Fig. 1. Confined-migrating cancer cells develop chemotherapeutic resistance by increasing drug efflux.

(left panel are G55 results and right panel are MDA-MB-231 results). A-B. Quantitative comparison of Dox intracellular accumulation between 2D culture (2D) and cancer cells that migrated through 5 × 5 μm microchannels (5R). Dox (17μM) was introduced to all cancer cells then removed after 4 hours and replaced with the Dox free medium. After overnight incubation with Dox free medium, Dox intensities were quantified in the nucleus, cytoplasm and whole cell (total). N>20 per group. All experiments were triplicated. †p<0.05 between 2D total and others; *p<0.05 between 2D nucleus and others; #p<0.05 between 2D cytoplasm and others.
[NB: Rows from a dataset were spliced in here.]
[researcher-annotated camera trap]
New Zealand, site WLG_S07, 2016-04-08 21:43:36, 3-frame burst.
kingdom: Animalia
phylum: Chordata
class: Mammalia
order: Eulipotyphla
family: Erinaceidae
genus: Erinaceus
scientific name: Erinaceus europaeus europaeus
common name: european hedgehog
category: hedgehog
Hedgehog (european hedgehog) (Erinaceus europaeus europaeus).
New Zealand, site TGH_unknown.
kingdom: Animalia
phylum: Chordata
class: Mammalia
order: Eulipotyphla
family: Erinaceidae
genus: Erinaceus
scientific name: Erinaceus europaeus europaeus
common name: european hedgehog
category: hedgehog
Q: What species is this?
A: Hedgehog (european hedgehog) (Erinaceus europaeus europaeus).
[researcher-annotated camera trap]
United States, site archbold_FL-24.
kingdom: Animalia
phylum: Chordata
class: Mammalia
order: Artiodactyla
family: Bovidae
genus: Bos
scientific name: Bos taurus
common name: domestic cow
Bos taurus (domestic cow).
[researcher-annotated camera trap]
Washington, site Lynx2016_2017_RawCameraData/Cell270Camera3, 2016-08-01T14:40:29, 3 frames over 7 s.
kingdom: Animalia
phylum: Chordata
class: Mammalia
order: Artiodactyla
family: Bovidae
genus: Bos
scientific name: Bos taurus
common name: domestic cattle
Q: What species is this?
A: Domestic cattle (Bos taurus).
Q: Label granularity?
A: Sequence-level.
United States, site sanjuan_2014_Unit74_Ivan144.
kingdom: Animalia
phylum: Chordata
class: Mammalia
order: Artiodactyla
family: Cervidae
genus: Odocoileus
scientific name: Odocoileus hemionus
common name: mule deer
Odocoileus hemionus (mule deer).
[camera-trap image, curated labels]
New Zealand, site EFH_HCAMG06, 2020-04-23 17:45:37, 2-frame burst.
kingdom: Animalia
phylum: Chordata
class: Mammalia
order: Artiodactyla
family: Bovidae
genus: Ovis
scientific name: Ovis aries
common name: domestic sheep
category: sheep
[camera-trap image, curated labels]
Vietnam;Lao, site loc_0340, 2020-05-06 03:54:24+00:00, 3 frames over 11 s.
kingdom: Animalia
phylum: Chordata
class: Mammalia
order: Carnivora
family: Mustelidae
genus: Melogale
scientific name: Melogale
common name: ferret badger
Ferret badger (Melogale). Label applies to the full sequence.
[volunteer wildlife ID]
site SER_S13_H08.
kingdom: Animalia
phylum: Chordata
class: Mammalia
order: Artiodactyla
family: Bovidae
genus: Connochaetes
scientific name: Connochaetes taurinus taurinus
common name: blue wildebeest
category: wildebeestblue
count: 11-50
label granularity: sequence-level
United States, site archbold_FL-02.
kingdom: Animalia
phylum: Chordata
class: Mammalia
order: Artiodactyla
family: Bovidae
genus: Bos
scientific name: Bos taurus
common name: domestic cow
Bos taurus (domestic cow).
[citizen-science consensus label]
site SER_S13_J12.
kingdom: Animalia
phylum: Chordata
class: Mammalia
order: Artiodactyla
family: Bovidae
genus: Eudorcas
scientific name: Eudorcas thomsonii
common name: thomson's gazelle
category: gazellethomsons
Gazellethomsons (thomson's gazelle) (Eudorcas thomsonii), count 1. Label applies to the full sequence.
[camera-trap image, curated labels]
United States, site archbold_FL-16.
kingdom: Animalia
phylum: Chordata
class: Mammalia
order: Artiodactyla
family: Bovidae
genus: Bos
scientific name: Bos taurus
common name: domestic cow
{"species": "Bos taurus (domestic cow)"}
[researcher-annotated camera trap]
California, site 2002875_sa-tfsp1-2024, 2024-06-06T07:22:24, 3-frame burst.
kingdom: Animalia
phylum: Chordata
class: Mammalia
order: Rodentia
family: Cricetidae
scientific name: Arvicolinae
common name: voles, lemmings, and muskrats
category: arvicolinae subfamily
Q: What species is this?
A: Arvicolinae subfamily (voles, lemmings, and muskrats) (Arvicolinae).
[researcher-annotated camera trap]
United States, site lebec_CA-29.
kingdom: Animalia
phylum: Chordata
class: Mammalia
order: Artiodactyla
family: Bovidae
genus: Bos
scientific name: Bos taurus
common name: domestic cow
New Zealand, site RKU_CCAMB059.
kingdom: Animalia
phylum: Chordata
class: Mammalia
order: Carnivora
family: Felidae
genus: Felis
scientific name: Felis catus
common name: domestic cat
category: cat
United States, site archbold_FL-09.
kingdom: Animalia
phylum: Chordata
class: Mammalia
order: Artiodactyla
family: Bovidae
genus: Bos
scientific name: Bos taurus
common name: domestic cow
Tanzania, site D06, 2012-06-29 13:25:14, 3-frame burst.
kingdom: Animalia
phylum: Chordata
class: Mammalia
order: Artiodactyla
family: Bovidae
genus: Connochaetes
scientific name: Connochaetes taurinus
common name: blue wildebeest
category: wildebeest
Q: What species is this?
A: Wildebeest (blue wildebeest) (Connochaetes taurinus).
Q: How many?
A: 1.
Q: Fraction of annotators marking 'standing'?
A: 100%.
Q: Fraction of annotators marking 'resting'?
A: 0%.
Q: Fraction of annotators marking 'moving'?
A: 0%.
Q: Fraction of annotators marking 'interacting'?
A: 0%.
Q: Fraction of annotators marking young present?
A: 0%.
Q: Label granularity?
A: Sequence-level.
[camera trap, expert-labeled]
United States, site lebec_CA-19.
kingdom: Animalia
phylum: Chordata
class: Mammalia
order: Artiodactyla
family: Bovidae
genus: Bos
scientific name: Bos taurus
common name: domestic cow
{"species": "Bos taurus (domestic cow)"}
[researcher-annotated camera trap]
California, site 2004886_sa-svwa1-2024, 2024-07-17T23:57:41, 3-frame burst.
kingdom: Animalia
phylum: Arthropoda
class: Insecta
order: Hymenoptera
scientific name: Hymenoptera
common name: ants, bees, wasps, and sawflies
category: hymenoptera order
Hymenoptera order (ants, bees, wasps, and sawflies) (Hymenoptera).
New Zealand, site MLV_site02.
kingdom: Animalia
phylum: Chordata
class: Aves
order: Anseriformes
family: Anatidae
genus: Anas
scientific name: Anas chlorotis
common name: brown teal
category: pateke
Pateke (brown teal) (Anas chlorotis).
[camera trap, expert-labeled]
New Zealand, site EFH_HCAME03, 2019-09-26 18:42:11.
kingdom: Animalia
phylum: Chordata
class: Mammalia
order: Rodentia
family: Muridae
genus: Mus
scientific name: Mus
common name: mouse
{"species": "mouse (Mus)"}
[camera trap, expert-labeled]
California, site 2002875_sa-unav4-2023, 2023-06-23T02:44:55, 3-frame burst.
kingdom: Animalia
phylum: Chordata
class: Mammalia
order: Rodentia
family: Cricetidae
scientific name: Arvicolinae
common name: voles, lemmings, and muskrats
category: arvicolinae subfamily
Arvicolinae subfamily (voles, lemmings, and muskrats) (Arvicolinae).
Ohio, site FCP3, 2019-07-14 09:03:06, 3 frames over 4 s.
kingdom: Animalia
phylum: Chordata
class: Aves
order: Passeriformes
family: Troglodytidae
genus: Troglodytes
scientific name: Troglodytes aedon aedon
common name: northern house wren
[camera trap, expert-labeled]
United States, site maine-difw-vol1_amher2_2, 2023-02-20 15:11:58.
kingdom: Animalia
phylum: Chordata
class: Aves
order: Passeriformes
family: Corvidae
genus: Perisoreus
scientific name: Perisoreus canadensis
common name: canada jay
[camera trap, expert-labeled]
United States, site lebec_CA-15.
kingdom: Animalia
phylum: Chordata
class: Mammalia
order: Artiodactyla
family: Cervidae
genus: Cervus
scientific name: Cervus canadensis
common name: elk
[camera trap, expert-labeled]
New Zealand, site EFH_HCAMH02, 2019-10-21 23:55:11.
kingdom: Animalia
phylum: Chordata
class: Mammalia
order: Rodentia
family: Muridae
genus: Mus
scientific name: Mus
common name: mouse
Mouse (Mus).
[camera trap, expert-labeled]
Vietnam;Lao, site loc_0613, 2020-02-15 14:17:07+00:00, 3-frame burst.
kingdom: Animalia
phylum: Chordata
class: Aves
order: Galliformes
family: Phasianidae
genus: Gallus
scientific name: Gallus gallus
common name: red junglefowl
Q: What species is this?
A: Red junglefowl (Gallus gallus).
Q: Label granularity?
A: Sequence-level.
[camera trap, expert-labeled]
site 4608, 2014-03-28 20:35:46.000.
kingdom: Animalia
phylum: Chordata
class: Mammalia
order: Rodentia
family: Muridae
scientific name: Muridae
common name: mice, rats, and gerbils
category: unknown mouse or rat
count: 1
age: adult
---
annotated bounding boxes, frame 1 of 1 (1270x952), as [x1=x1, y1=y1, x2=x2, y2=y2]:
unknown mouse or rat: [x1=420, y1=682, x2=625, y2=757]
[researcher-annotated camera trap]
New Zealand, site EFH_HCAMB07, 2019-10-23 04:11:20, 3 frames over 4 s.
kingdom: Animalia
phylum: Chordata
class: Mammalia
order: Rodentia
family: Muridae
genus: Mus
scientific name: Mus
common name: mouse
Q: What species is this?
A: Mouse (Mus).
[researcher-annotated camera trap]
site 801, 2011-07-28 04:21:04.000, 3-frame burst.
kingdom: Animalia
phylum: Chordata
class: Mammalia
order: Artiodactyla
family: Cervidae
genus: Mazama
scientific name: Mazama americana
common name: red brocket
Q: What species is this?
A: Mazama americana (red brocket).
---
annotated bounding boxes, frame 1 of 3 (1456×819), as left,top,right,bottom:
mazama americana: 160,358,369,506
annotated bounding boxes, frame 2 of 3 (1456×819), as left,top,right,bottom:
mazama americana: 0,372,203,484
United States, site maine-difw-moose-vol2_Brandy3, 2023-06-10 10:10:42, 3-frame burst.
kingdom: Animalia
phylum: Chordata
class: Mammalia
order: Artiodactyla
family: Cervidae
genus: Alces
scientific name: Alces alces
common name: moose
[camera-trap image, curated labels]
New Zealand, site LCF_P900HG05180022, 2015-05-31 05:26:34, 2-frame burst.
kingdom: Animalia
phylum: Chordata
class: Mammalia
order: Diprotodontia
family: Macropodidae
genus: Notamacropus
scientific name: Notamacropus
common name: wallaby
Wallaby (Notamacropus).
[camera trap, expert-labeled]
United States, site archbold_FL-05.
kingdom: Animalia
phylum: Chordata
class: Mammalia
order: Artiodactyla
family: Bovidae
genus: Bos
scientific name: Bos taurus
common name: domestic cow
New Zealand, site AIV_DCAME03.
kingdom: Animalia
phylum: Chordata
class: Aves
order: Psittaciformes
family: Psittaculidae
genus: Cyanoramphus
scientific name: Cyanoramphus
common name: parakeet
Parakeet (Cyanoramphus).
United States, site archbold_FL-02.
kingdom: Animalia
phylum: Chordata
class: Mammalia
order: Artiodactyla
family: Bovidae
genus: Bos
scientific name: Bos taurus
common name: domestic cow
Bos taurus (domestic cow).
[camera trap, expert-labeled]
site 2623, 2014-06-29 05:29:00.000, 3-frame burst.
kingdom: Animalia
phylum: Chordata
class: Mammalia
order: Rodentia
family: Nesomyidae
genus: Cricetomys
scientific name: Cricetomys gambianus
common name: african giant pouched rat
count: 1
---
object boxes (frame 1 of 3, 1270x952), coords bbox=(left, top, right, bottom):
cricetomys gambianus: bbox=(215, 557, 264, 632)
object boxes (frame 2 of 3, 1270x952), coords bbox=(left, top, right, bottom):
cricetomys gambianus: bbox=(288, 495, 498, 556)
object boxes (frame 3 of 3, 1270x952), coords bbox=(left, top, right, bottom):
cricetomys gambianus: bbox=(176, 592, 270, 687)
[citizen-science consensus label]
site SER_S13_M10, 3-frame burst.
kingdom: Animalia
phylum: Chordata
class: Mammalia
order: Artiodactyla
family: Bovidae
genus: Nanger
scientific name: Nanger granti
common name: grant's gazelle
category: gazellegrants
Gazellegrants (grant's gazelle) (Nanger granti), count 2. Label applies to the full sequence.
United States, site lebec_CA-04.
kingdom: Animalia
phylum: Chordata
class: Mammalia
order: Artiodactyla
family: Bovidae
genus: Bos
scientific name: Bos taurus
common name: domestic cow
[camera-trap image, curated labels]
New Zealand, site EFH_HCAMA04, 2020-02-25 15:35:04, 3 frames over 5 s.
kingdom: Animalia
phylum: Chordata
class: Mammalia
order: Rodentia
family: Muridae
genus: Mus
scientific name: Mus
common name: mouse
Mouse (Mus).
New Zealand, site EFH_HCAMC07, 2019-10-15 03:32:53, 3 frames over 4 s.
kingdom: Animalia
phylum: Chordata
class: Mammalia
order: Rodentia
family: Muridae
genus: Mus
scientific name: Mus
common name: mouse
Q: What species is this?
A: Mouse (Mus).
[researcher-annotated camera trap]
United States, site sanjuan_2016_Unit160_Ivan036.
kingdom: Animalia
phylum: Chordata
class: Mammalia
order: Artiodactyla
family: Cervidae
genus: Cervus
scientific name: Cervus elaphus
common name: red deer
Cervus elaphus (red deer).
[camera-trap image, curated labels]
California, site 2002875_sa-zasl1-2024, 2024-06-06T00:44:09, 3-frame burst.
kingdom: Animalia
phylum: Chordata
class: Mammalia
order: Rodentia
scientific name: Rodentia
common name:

C-D. Representative images of Dox accumulation in 2D culture and cells which have migrated through 5 × 5 μm microchannels (red arrows). E-F. Changes of Dox intensity over time under different degrees of confinement. Percentage shows intensity changes between 4 hr and overnight. N>20 per group. G and I. Viability after Dox (17 μM) 4 hr treatment plus overnight Dox free incubation. N>20 per group. *p<0.05 between 2D and others. H. G55 cell viability after Temozolomide treatment (0.25 mM, 0.5 mM or 1 mM) for 72 hours. *p<0.05. J. MDA-MB-231 cell viability after 5-Fu (5 μM) treatment for 72 hours. *p<0.05. Experiments were replicated.